Осознавая лежащую на ней ответственность, матушка не преминула по посещении монастырского врача объяснить своим дщерям, что мужской поцелуй необходим для их здоровья, и без дальнейших объяснений предписала им короля как некую мазь — которая оказывает превосходное действие и от которой они расцветают, о чем не догадываются другие сестры, каковые имеют все шансы исчахнуть в оболочке духовности, слишком суровой для естественного цвета их кожи. «Если соль морей исчезнет...» — гласит Писание.

Столичные красотки как раз такого мнения. Одна из них решилась поступить в послушницы и вот уже пять месяцев ждет знаменитого свидания, которое... которым наконец могла бы оправдать свою жертву.

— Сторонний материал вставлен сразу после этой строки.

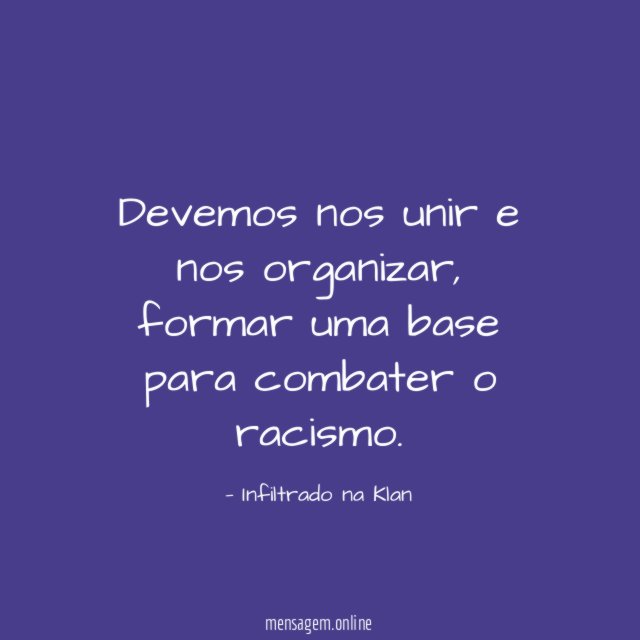 Devemos nos unir e nos organizar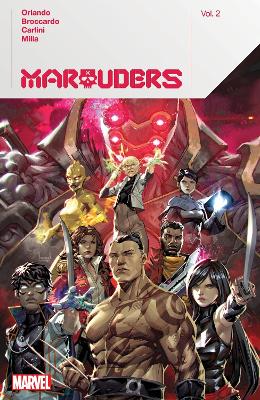 MARAUDERS BY STEVE ORLANDO VOL. 2    PB - STEVE ORLANDO-ELEO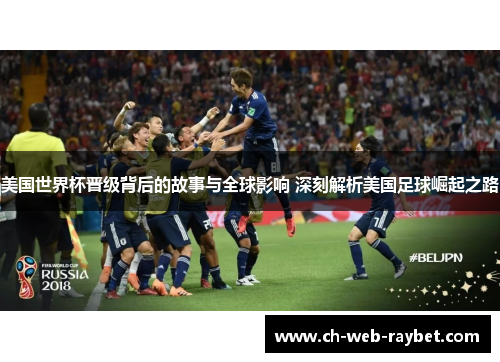 美国世界杯晋级背后的故事与全球影响 深刻解析美国足球崛起之路 美国世界杯晋级背后的故事与全球影响 深刻解析美国足球崛起之路
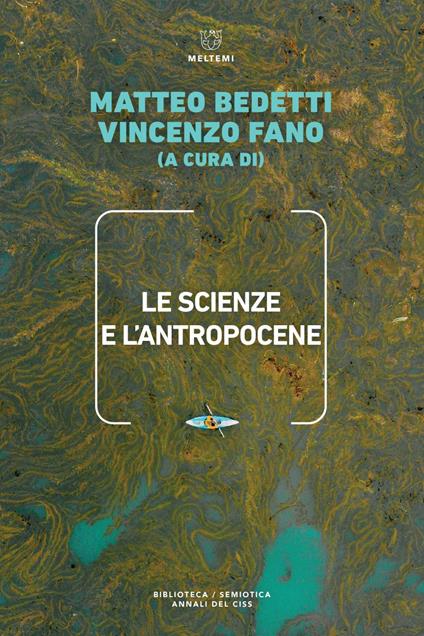 Le scienze e l'Antropocene - Matteo Bedetti,Vincenzo Fano - ebook
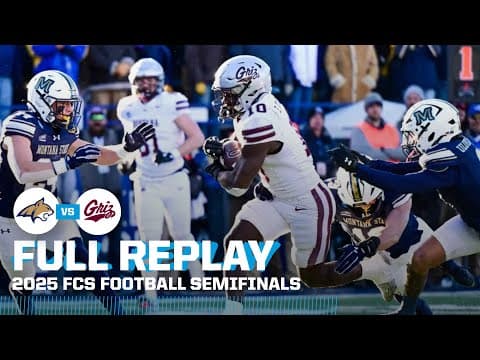 Montana State vs. Montana: 2025 FCS football semifinals | FULL REPLAY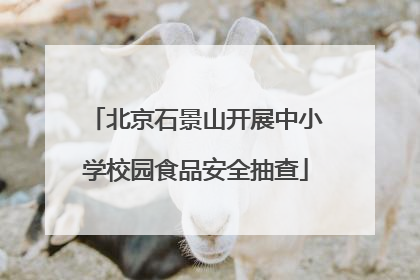 北京石景山开展中小学校园食品安全抽查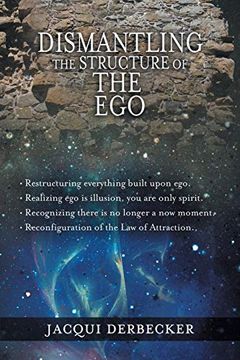 portada Dismantling the Structure of the Ego: Restructuring Everything Build Upon ego (en Inglés)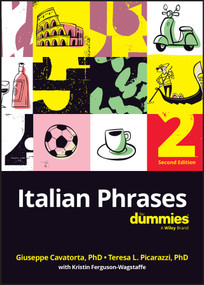 Italian Phrases For Dummies by Giuseppe Cavatorta, Teresa Picarazzi, Kristin Ferguson-Wagstaffe, 9781394455799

И вот в один прекрасный день ее наконец зовут. Мать-настоятельница, которой не понадобилось много времени, чтобы раскусить намерения дамочки, вводит ее в ванную комнату, где ей дозволяется омыть королевский дрын. Затем говорит:

— Отлично, дочь моя. Вы свободны.

«АВТОМОБИЛЬ — совсем как женщина, — говорит король, — лучше всего, если у тебя есть шофер». У всех его любовниц есть официальные мужья, которые о них заботятся, содержат, обеспечивают семейный очаг, насыщенную любовную жизнь, присовокупляя возможность иметь детей.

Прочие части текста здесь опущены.